About

I make things for screens.

It doesn't matter whether I'm designing for a stage, a piece of paper, or a screen — it's all about consciously creating an experience for another person, and then presenting it to them. I've been doing just that for over 20 years.

It was in 1996 that I first began creating websites. My best-known work was designing and creating the new default theme for Drupal 7, named Bartik. I'm currently obsessed with HTML5 and have been spending a lot of time digging into the possibilities of the newest web technology, contemplating it's implications for design. You might know me from my recent presentations to the Drupal community leading the effort to get the beloved software to generate HTML5.

I currently work a senior developer at Palantir.net, where I spend most of my day doing front-end development and architecting Drupal sites.

Besides designing for the web, I spent almost twenty years designing for live performance and for print. I started making things printed on paper in 1989, and over the next decade I created thousands of postcards, posters, small books, bumper stickers, t-shirts, brochures and the like.

Through the 1990s and 2000s, I designed lighting, sets, and sound for numerous performing artists, including Peggy Shaw, Lourdes Pérez, Gloria Anzaldúa, Beto Araiza, Sandra Cisneros, Paul Bonin-Rodriguez, and Cherrie Moraga. My work was commissioned by theaters including PS122 (NYC), Gloucester Stage Company (Boston), Highways Performance Space (Los Angeles), Guadalupe Cultural Arts Center (San Antonio), Jump-Start Performance Co. (San Antonio), and the Vortex Theater (Austin). Most notably, I designed and created seven-channel projections for Violet Fire, Jon Gibson and Miriam Seidel's opera about Nikola Tesla. Performed by a Serbian cast and orchestra, Violet Fire opened in Belgrade, Serbia for the Royal celebration of Tesla's 150th birthday, and traveled to New York for the 2006 BAM Next Wave Festival.

I also directed several short films which screened at over a hundred film festivals around the globe, including Resfest, Media That Matters, Frameline, International Film Festival Rotterdam, OutFest and NewFest. Called by WFAA TV in Dallas “a brilliantly spliced national address that turns the commander in chief into a dove,” Bush for Peace (2003) played online to more than 150,000 viewers in the era before YouTube popularized online video.
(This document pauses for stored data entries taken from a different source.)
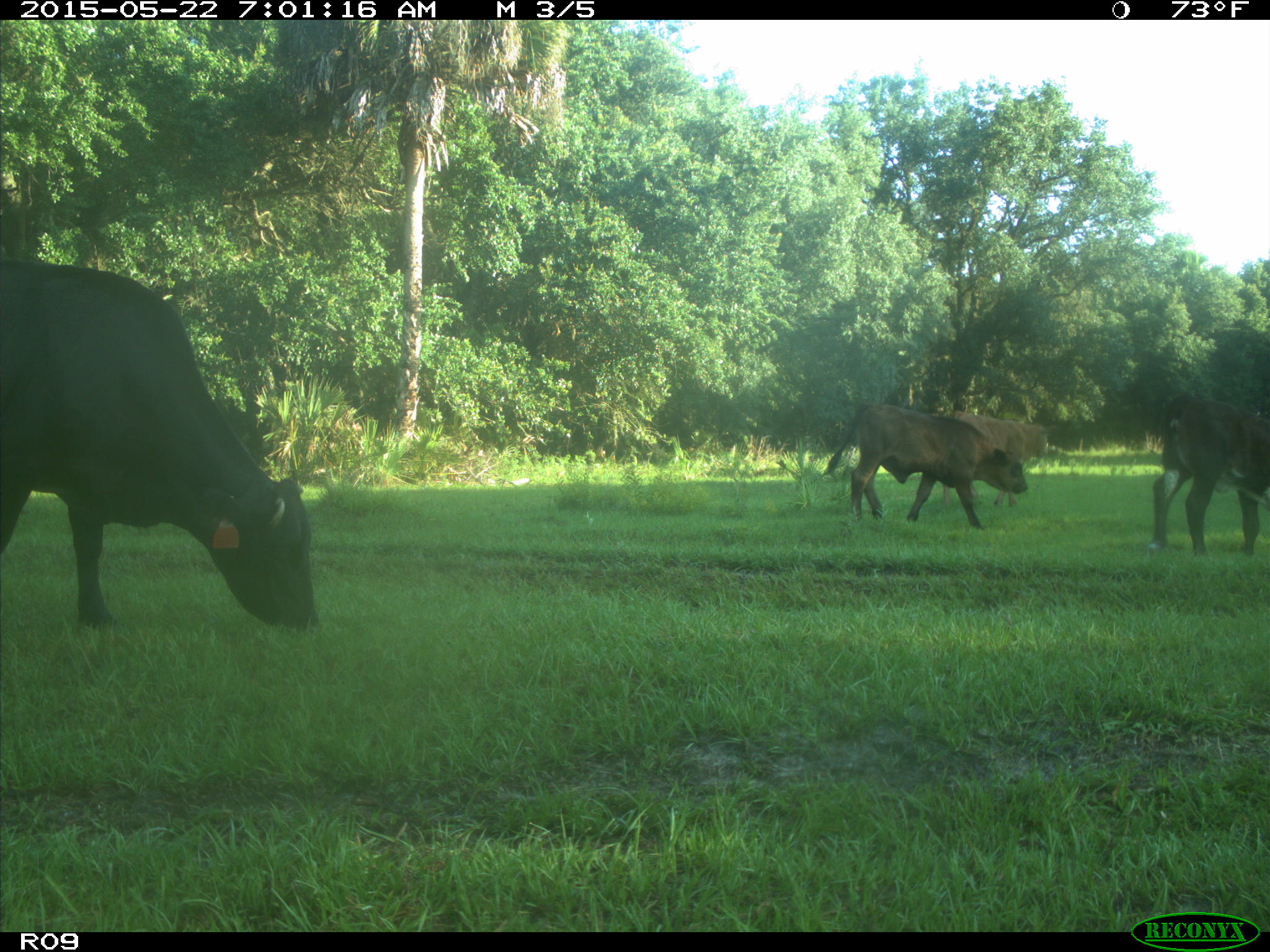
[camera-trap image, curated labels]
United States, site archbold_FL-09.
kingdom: Animalia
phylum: Chordata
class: Mammalia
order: Artiodactyla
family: Bovidae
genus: Bos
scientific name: Bos taurus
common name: domestic cow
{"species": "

Inclinations (2005), a romantic coming-out comedy, was acquired by MTV.

I taught as an Adjunct Professor for three years at Temple University’s Department of Film and Media Arts, where I also earned an MFA degree. Before that, I was an Media Arts Instructor at the award-winning Say Sí: San Antonio Youth Yes, teaching video-game design, digital collage, and filmmaking to high-school students. These days I love to present at conferences, and teach wherever I can.